**Selected passage**
[Start of section]
Prime Minister Benjamin Netanyahu’s criminal trial has been postponed again, after the Jerusalem District Court on Sunday canceled his scheduled testimony for Monday through Wednesday of this week at his request.

Under the court’s decision, defense attorney Amit Hadad must file a detailed update by Thursday on whether circumstances have changed enough to allow Netanyahu’s testimony to resume next week, while the defense is expected to produce alternate witnesses for the canceled dates.

That leaves the case in a familiar position: paused, but not reset. The proceedings had already been effectively frozen for roughly a month and a half amid wartime disruption, after the court system shifted into emergency mode during the fighting with Iran. Only days ago, Netanyahu’s trial was expected to resume its regular schedule, before the defense sought an additional postponement, citing classified security and diplomatic reasons. 

In legal terms, the trial remains deep in the testimony phase of Cases 1000, 2000, and 4000 - the gifts affair, the Yediot Aharonot-Israel Hayom conversations, and the Bezeq-Walla case, respectively. Of those, Case 4000 remains the most serious because it includes the bribery charge, and it is also the case that has dominated the most recent stretch of Netanyahu’s testimony. 

What is supposed to resume next week, if the court allows it, is not just another round of hearings but the continuation of Netanyahu’s cross-examination by the prosecution; that is the real significance of this stage.

Attorney Amit Hadad arrives for a court hearing in the Fisher case at the Jerusalem District Court, January 13, 2026.
Attorney Amit Hadad arrives for a court hearing in the Fisher case at the Jerusalem District Court, January 13, 2026. (credit: CHAIM GOLDBERG/FLASH90)

For months, Netanyahu used direct testimony to present his own broad account of the case: that he was targeted by hostile investigators and media, that former aides turned against him under pressure, and that ordinary political and media conduct was retroactively recast as criminal.

The prosecution’s task in cross-examination is the opposite - to force that sweeping narrative back into the state’s chronology, documents, meetings, messages, and alleged contradictions.
[End of section]
**Your tasks**
1. Reproduce the passage of the article on Netanyahu's trial between "Under the court’s" and "and diplomatic reasons.", inclusive.
2. According to the article on Netanyahu's trial, by what day must defense attorney Amit Hadad file a detailed update with the court?

**Information provided**
[Start of section]
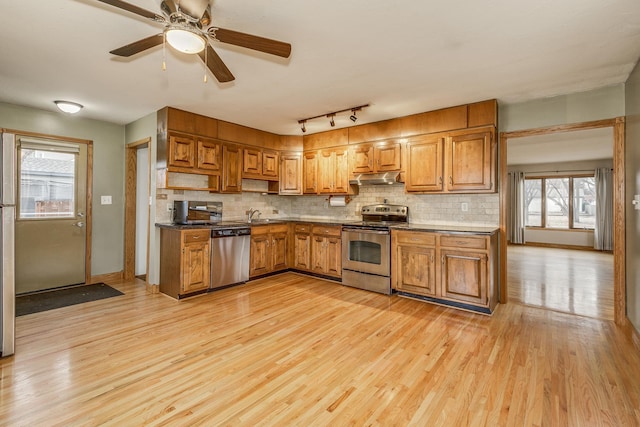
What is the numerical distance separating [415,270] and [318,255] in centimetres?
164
[End of section]
[Start of section]
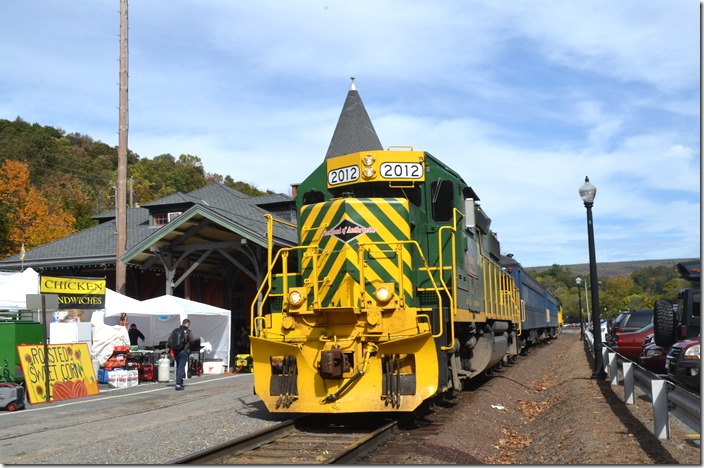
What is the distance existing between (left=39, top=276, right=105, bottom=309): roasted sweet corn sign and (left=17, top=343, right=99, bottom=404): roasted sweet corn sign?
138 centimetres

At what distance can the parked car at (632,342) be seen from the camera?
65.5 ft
[End of section]
[Start of section]
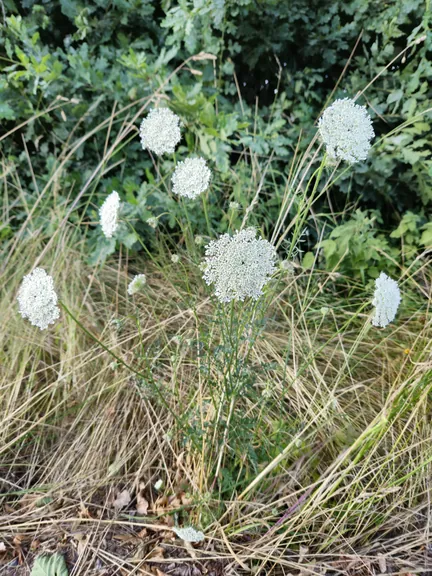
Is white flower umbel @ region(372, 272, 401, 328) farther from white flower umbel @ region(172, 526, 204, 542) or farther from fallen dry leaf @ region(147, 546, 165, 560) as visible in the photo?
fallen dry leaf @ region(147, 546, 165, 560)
[End of section]
**Set of answers**
1.
Under the court’s decision, defense attorney Amit Hadad must file a detailed update by Thursday on whether circumstances have changed enough to allow Netanyahu’s testimony to resume next week, while the defense is expected to produce alternate witnesses for the canceled dates.

That leaves the case in a familiar position: paused, but not reset. The proceedings had already been effectively frozen for roughly a month and a half amid wartime disruption, after the court system shifted into emergency mode during the fighting with Iran. Only days ago, Netanyahu’s trial was expected to resume its regular schedule, before the defense sought an additional postponement, citing classified security and diplomatic reasons.

2. Thursday